Siempre existía la posibilidad de una llamada, una consulta para normar criterio en esos momentos en que urge la claridad y cuando se requieren las explicaciones.
Sí, en eso consiste la cuerda más persistente con los amigos, en saber que están ahí para lo que se ofrezca, pero sobre todo para desbaratar certezas y colocar sobre la mesa lo temas que realmente importan.
Conocimos la noche de la Ciudad de México y concebimos proyectos que nunca se realizaron en las comidas que se prolongaban en el Salón Palacio, en Ignacio Mariscal, o en El Mirador de avenida Hidalgo. Años después trasladaríamos nuestras tertulias al Mesón del Cid, porque quedaba a unos metros de nuestro lugar de trabajo.

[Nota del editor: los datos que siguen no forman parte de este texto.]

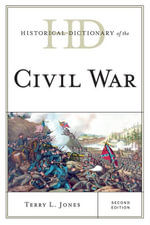 Historical Dictionary of the Civil War - Terry L. Jones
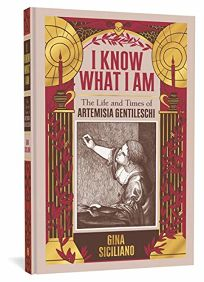 I Know What I Am: The Life and Times of Artemisia Gentileschi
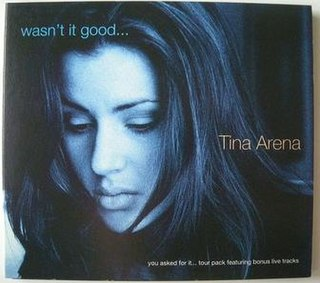 Wasnt It Good (Tina Arena song)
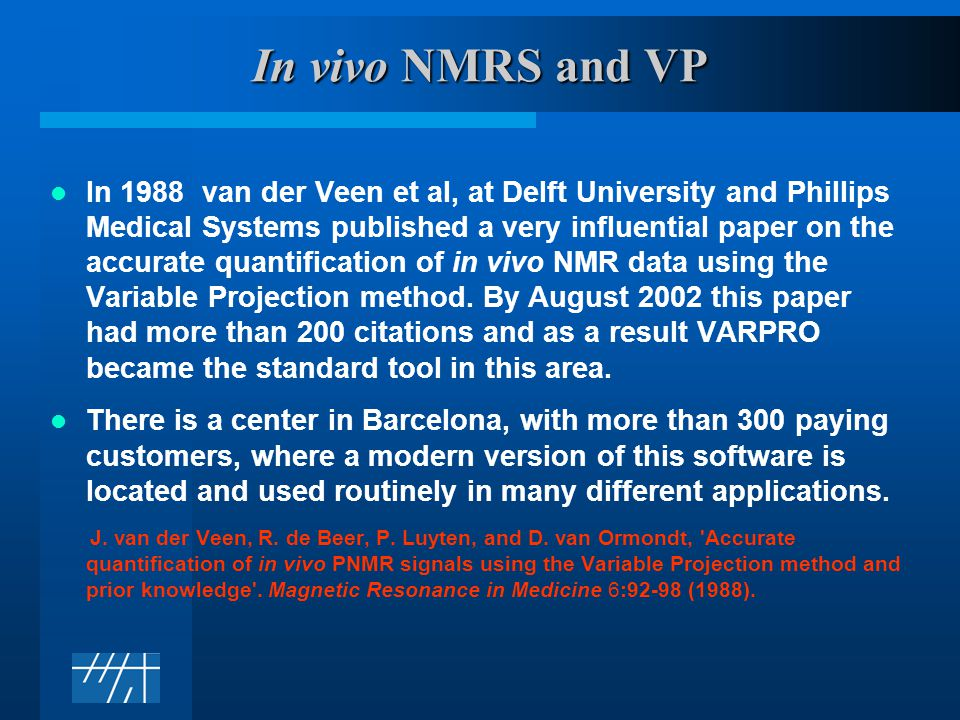 In vivo NMRS and VP In 1988 van der Veen et al, at Delft University and Phillips Medical Systems published a very influential paper on the accurate quantification of in vivo NMR data using the Variable Projection method.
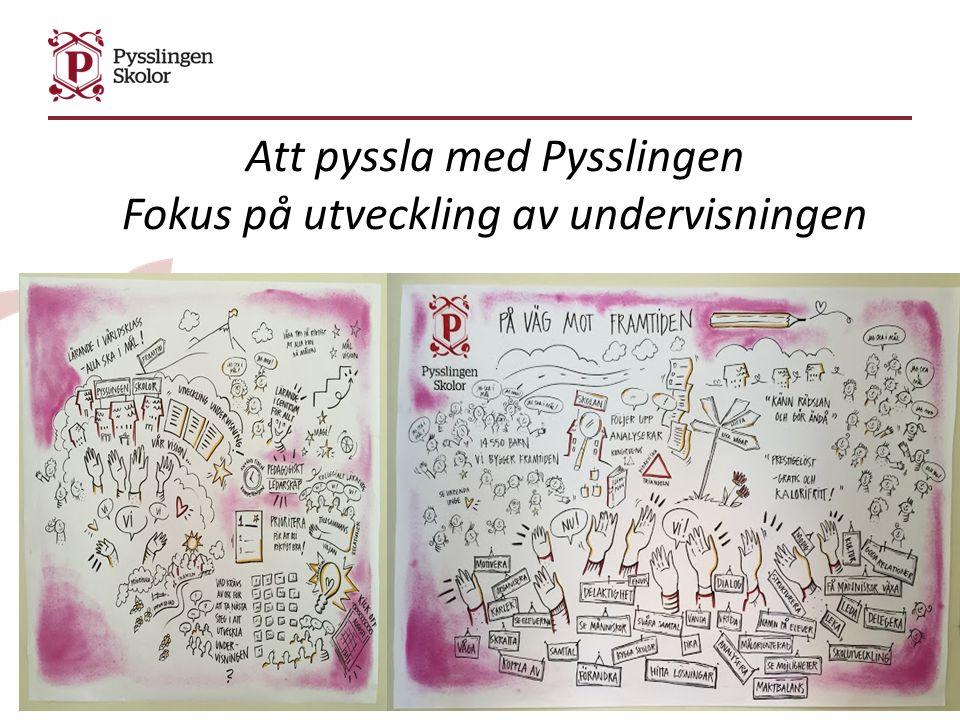 Att pyssla med Pysslingen Fokus på utveckling av undervisningen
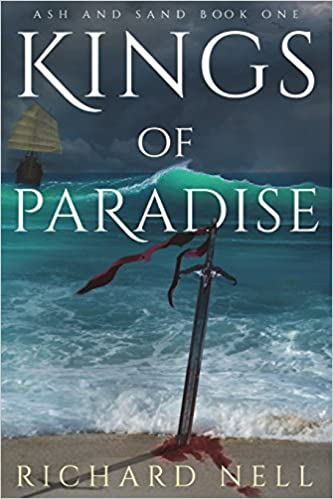 Amazon Fr Kings Of Paradise Richard Nell Livres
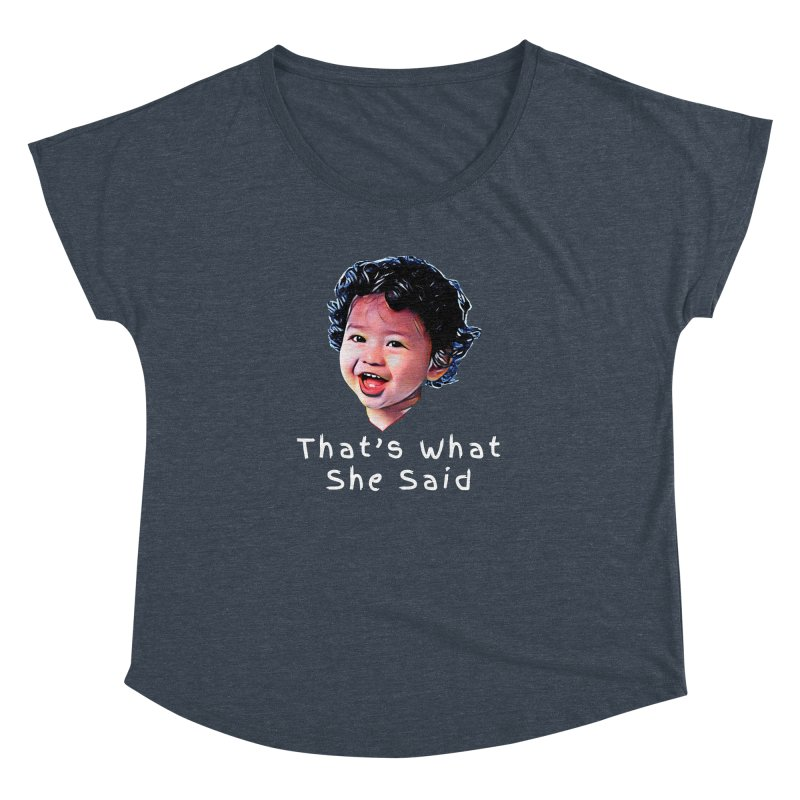 That's What She Said Women's Dolman by Swag Stop by justsaying.ASIA
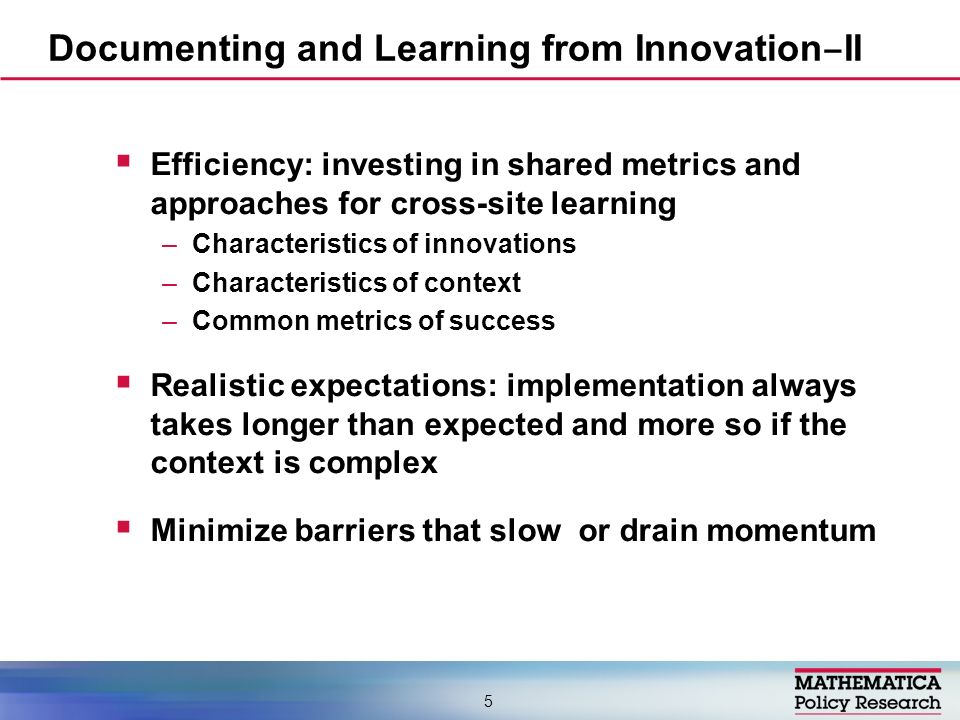 Efficiency: investing in shared metrics and approaches for cross-site learning –Characteristics of innovations –Characteristics of context –Common met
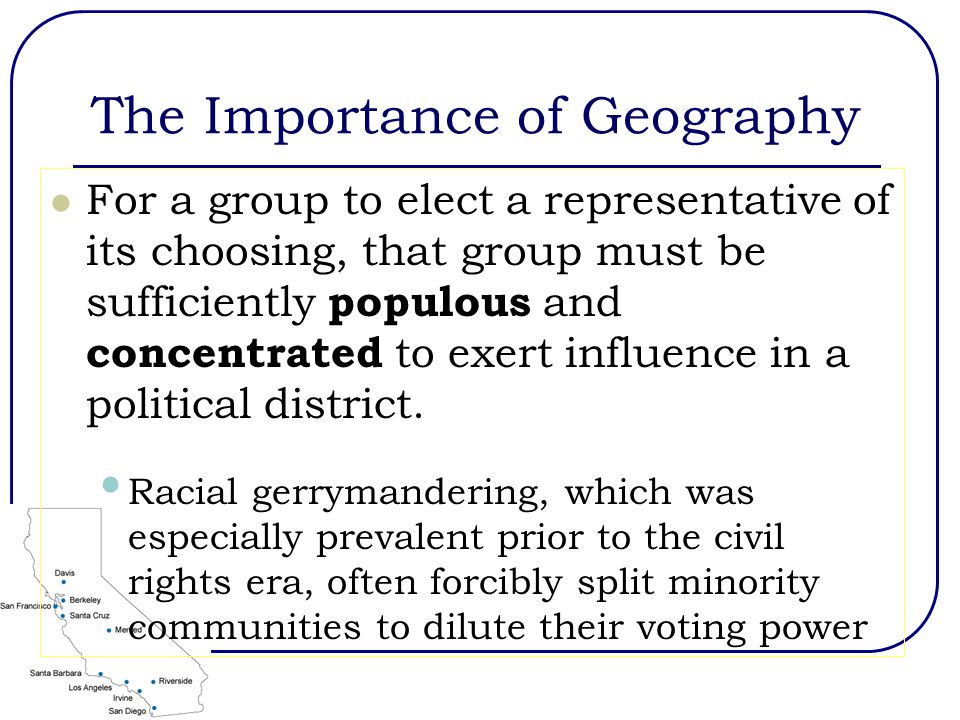 The Importance of Geography For a group to elect a representative of its choosing, that group must be sufficiently populous and concentrated to exert influence in a political district.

Fui padrino de su boda en Ensenada, Baja California, y me perdonó que tuviera que salirme de la Iglesia en plena ceremonia, porque uno de mis jefes me urgía para atender una emergencia que ahora parece del todo menor.
–Pinche compadre, ya ni la amuelas –solíamos decirnos para dejar zanjado alguno de nuestros entuertos, que, con el tiempo, llenarían varías páginas.
Recuerdo las batallas diarias con la información, los corajes, los nervios a flor de piel, esos que solo conocen los que han estado en las redacciones, esos lugares difíciles y especiales a la vez.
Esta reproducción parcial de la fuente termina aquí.